DOCUMENT TEXT
::::
Desertification, for a long period of time, was commonly viewed, both at institutional and scientific level and moreover in the general public perception, as an environmental problem with environmental solutions (Spooner and Mann, 1982). The planned desertification agendas showed a lack of specific consideration of the social-economic context. As underlined, in fact, by an external review of the Global Action Plan to Combat Desertification drawn up in 1977 one of the main reasons of the failure of the Plan was the lack of attention to socio-economic factors (UNEP, 1991). Gradually the desertification definition incorporated the centrality of human activity as a cause of land degradation processes, arriving at the UNEP definition: "land degradation in arid, semi-arid and dry sub-humid areas resulting from various factors, among which climatic variation and human activity" (UNEP, 1994).

This reflects a general perspective on the development issues that have been conceived without considering the repercussions and interrelationships with the environment. The implications of the adoption of this approach have been an over-exploitation of natural resources and irreversible degradation processes of the environment.

A good example is the formulation and implementation of the Common Agricultural Policy (CAP) through its price and structural policies. On one hand price support has ensured an adequate income to farmers, and thus contributed to the development of regional economies and the maintenance of landscapes, especially in less favoured areas. But at the same time, the price support under the CAP also accelerates the intensification and specialisation process in Europe. Higher farm prices under the CAP encourage farmers to produce more which, given the limited land base in Europe, implies greater intensification and use of non-land inputs. Differences in protection rates under the CAP tend to favour more environmentally stressful crops. Imbalances in protection were also responsible for the growth in intensive animal husbandry. The negative effects of such approaches have been particularly evident in the Mediterranean basin, where man and his activities have been a very significant factor in shaping the landscape that is part of the biodiversity, and cultural and natural heritage.
::::
REQUIREMENT 1
Which lines of the entries contain the word "measured"? Gather each of those lines.
The entries have no connection to the desertification text.

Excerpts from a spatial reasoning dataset
::::
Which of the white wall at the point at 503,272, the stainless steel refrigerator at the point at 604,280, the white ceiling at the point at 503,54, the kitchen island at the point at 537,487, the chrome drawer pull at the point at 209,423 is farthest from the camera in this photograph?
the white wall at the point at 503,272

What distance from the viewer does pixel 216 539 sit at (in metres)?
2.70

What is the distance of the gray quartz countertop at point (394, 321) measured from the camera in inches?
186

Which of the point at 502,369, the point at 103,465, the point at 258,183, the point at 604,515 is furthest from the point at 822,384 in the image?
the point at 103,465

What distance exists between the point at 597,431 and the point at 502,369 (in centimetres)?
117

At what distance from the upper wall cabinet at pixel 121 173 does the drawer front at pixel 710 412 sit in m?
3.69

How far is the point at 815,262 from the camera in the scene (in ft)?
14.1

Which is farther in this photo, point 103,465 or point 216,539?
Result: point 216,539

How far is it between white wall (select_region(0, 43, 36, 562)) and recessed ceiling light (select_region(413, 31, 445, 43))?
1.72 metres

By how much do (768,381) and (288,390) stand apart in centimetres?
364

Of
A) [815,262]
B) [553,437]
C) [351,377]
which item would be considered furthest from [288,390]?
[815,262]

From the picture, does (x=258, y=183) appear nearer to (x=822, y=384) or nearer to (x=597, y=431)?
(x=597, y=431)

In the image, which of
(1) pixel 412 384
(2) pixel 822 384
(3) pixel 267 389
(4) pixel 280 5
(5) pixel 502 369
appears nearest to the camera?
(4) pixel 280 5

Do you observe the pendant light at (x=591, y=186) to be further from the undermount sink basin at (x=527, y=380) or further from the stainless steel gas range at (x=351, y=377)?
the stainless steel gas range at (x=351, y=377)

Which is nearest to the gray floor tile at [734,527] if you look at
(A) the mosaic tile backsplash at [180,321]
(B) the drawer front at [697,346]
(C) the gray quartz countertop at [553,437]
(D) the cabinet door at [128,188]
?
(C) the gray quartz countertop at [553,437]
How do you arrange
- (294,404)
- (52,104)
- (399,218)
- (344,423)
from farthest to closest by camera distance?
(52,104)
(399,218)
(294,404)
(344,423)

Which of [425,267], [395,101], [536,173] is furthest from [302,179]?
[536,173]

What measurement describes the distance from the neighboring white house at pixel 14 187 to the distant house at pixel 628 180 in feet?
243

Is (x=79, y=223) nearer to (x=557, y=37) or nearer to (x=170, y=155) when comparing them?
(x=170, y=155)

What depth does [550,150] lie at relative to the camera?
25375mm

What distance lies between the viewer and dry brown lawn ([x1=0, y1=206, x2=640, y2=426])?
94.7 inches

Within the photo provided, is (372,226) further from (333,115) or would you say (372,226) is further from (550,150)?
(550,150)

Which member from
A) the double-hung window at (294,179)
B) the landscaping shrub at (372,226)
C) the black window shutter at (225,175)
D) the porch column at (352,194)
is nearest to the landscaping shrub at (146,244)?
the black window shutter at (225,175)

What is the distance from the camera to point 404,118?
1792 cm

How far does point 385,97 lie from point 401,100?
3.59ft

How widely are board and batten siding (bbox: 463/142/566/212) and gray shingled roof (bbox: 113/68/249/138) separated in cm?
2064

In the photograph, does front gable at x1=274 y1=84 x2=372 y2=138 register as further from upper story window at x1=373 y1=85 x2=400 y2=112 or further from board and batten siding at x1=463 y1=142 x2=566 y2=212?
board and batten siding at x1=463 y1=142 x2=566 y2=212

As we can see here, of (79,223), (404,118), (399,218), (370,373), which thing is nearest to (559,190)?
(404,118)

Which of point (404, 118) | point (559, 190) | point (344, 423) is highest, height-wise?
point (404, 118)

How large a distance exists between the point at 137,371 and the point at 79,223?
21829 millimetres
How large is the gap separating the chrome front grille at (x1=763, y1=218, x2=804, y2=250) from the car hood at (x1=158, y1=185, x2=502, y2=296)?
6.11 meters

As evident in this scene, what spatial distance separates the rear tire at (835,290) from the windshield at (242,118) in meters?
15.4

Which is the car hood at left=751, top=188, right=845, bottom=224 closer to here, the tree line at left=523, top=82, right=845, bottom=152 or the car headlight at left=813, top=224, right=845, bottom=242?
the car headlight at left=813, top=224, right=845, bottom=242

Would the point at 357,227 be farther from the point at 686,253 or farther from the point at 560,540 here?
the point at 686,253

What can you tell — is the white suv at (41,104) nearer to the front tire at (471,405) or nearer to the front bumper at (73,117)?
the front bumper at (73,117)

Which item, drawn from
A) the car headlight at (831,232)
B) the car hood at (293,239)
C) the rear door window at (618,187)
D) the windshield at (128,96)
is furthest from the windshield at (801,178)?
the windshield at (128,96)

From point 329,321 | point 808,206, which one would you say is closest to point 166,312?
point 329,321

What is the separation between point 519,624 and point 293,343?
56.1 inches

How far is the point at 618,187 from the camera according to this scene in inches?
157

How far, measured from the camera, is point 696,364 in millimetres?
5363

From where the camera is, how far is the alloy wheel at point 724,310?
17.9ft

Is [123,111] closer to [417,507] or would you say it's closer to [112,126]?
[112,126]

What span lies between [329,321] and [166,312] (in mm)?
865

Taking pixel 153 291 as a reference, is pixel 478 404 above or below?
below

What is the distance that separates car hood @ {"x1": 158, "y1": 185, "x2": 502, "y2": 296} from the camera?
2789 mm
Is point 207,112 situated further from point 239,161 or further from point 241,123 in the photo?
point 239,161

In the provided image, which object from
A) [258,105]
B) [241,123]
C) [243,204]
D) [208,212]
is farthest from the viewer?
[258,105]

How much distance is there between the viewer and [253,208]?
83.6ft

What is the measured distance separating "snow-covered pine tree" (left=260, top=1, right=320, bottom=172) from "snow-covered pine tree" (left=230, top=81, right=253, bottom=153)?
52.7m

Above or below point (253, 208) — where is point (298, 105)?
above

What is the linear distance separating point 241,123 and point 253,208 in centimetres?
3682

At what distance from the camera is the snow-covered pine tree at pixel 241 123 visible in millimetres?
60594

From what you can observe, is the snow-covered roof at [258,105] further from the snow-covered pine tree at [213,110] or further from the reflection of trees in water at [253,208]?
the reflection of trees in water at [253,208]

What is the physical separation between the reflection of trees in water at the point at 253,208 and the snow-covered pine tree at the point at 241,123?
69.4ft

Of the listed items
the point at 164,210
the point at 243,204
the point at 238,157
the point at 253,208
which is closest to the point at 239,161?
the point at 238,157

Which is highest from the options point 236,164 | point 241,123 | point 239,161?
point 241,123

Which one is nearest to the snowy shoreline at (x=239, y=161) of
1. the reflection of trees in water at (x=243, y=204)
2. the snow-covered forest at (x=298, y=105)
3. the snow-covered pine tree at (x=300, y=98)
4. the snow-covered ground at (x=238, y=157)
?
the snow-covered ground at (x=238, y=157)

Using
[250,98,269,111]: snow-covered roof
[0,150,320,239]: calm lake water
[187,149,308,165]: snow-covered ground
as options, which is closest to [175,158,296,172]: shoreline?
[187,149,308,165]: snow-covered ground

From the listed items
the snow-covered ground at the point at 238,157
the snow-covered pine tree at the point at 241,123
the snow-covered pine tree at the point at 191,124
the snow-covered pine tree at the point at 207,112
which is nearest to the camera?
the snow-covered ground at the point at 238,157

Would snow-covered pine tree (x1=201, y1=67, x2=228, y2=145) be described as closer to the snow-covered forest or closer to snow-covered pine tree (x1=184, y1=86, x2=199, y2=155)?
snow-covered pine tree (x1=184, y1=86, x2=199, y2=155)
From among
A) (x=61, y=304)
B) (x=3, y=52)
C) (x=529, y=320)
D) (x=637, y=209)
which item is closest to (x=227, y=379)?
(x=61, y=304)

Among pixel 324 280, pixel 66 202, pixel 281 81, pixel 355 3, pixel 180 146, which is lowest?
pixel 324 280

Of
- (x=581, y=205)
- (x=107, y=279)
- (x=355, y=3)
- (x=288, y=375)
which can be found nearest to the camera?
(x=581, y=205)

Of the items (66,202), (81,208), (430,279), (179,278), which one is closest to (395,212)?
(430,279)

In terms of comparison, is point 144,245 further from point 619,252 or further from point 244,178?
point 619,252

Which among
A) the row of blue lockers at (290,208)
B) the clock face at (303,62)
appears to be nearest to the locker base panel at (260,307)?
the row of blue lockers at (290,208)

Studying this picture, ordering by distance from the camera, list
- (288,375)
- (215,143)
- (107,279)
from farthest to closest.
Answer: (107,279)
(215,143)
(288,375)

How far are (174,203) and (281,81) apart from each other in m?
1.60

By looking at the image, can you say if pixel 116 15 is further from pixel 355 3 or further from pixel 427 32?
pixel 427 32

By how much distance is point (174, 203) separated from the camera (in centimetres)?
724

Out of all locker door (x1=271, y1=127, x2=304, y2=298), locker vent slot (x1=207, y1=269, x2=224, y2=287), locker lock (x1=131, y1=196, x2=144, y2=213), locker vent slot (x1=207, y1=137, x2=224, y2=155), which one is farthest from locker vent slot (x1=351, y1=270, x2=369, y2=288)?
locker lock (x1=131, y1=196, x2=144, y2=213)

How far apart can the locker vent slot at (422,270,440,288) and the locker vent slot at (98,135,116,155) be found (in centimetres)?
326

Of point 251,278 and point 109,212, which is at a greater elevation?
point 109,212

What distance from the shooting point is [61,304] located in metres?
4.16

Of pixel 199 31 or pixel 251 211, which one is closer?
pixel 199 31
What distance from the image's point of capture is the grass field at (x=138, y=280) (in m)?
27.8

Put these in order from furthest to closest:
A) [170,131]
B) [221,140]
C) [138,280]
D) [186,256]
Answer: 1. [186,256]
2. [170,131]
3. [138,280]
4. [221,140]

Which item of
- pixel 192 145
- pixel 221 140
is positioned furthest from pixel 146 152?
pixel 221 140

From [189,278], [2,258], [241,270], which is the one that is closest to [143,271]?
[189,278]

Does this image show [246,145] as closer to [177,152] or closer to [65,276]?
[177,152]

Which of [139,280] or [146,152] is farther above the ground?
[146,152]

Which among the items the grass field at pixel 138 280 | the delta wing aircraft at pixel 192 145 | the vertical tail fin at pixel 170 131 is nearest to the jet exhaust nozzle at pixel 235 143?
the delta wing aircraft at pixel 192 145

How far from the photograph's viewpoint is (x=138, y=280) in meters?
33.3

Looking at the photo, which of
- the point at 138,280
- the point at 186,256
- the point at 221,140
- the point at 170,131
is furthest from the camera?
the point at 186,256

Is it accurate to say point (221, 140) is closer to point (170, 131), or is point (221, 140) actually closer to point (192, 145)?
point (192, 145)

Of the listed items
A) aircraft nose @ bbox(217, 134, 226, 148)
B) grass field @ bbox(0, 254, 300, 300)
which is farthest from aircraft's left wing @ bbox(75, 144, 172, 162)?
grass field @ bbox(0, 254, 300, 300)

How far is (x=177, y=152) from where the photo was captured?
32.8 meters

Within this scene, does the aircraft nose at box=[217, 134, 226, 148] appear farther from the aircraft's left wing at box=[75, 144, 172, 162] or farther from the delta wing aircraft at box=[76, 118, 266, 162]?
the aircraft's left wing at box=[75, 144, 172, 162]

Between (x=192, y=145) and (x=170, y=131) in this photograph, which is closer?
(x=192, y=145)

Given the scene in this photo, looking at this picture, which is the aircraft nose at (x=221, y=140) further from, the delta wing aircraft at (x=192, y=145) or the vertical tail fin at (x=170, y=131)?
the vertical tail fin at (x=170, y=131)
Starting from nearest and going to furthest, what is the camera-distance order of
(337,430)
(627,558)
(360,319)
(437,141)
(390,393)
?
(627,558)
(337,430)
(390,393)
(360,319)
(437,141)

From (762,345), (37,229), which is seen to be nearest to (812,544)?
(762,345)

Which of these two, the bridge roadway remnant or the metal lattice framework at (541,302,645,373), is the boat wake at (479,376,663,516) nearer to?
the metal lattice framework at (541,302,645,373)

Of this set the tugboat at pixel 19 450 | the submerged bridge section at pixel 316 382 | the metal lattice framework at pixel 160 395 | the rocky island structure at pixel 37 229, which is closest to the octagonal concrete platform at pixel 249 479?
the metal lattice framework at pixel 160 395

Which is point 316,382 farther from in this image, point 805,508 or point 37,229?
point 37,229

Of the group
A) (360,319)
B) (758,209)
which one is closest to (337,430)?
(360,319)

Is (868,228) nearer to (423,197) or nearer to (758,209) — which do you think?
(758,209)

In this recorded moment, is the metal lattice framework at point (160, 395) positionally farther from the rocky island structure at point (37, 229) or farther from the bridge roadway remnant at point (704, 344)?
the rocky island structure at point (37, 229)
::::
REQUIREMENT 2
Could you give the desertification text again, starting with "This reflects a" and going on through "of the environment.", substituting "landscape" for every "environment"?

SOLUTION 1
What is the distance of the gray quartz countertop at point (394, 321) measured from the camera in inches?
How far, measured from the camera, is point 696,364 in millimetres?
What is the measured distance separating "snow-covered pine tree" (left=260, top=1, right=320, bottom=172) from "snow-covered pine tree" (left=230, top=81, right=253, bottom=153)?

SOLUTION 2
This reflects a general perspective on the development issues that have been conceived without considering the repercussions and interrelationships with the landscape. The implications of the adoption of this approach have been an over-exploitation of natural resources and irreversible degradation processes of the landscape.